● Work required:
Could you copy exactly the lines below, beginning at the line with "Alliance Tournament XX Trailer" and stopping after the line with "4799 S Atlantic Avenue Port Orange FL 32127", with no pictures?

● Information given:

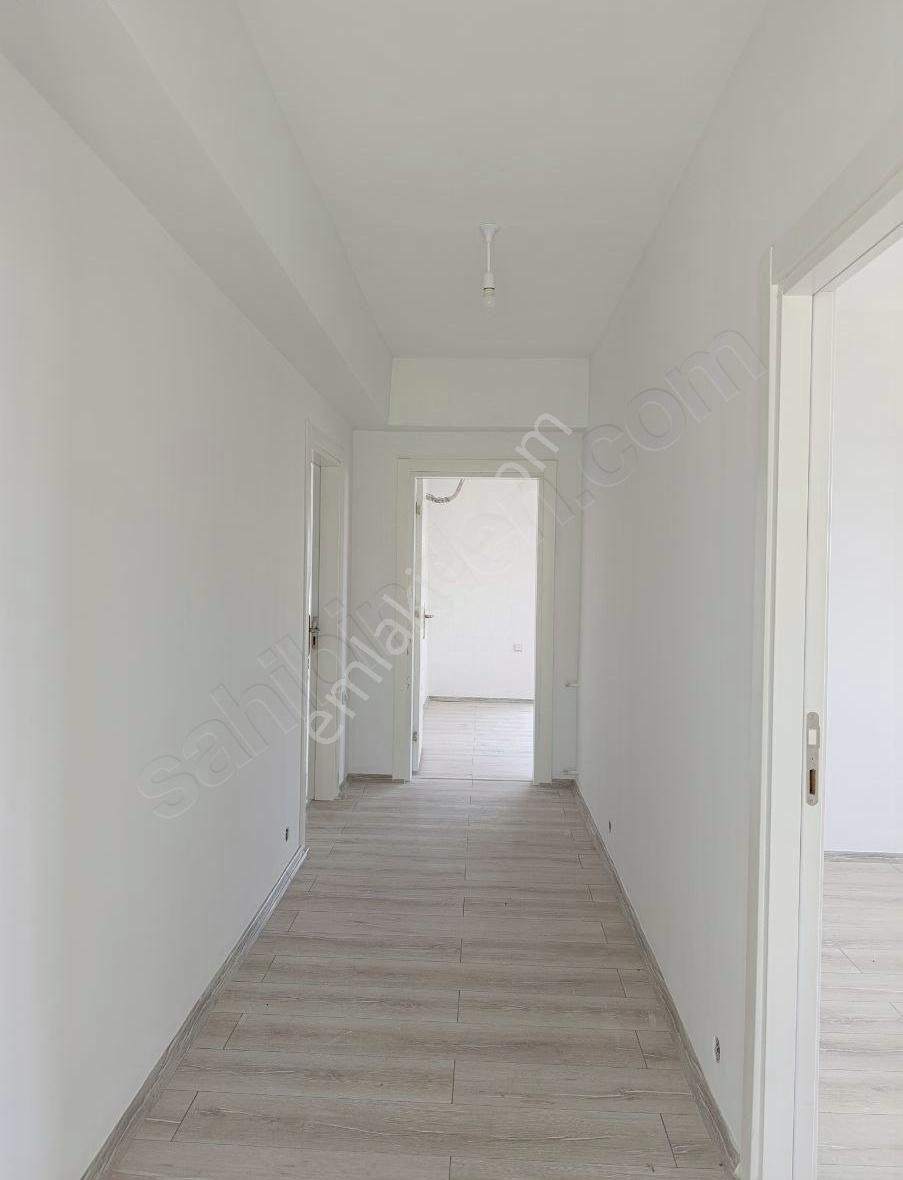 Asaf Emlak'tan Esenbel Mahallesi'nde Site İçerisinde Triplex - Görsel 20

---

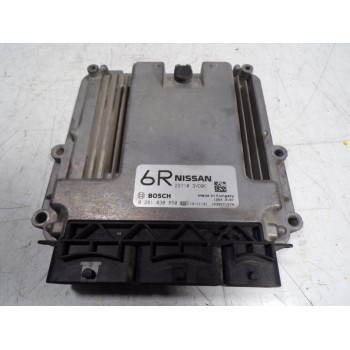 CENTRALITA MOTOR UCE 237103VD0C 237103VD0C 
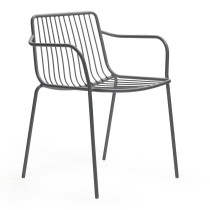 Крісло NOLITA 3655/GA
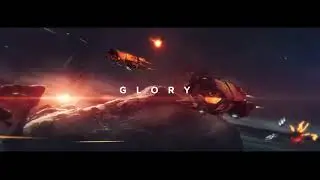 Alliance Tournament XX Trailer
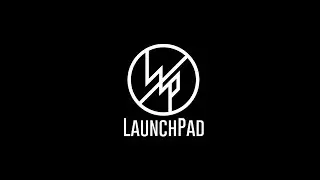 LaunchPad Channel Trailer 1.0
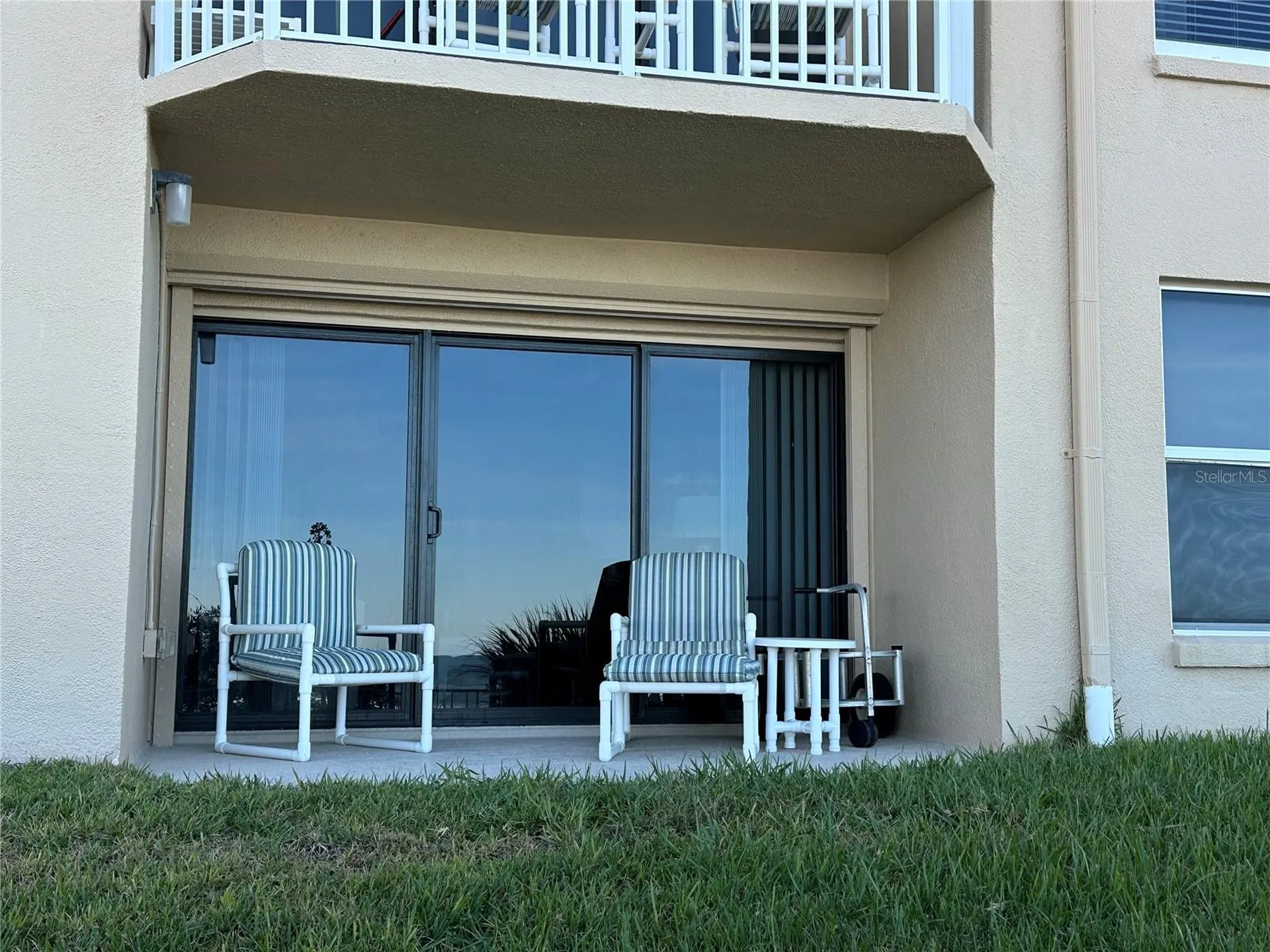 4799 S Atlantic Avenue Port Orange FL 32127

--

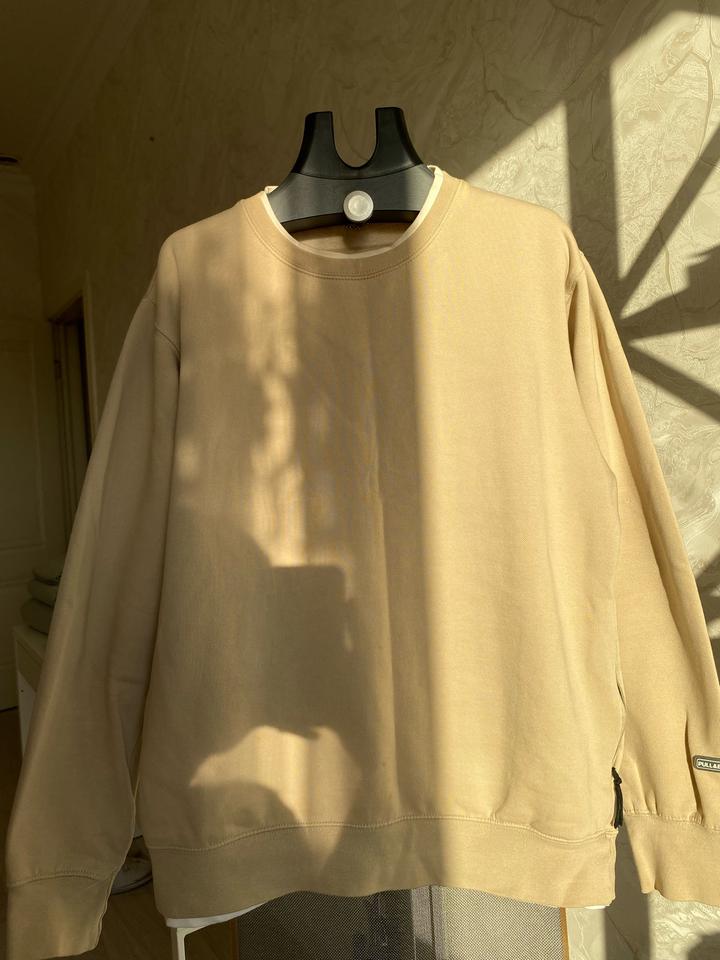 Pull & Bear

● Output for this task:
 Alliance Tournament XX Trailer
 LaunchPad Channel Trailer 1.0
 4799 S Atlantic Avenue Port Orange FL 32127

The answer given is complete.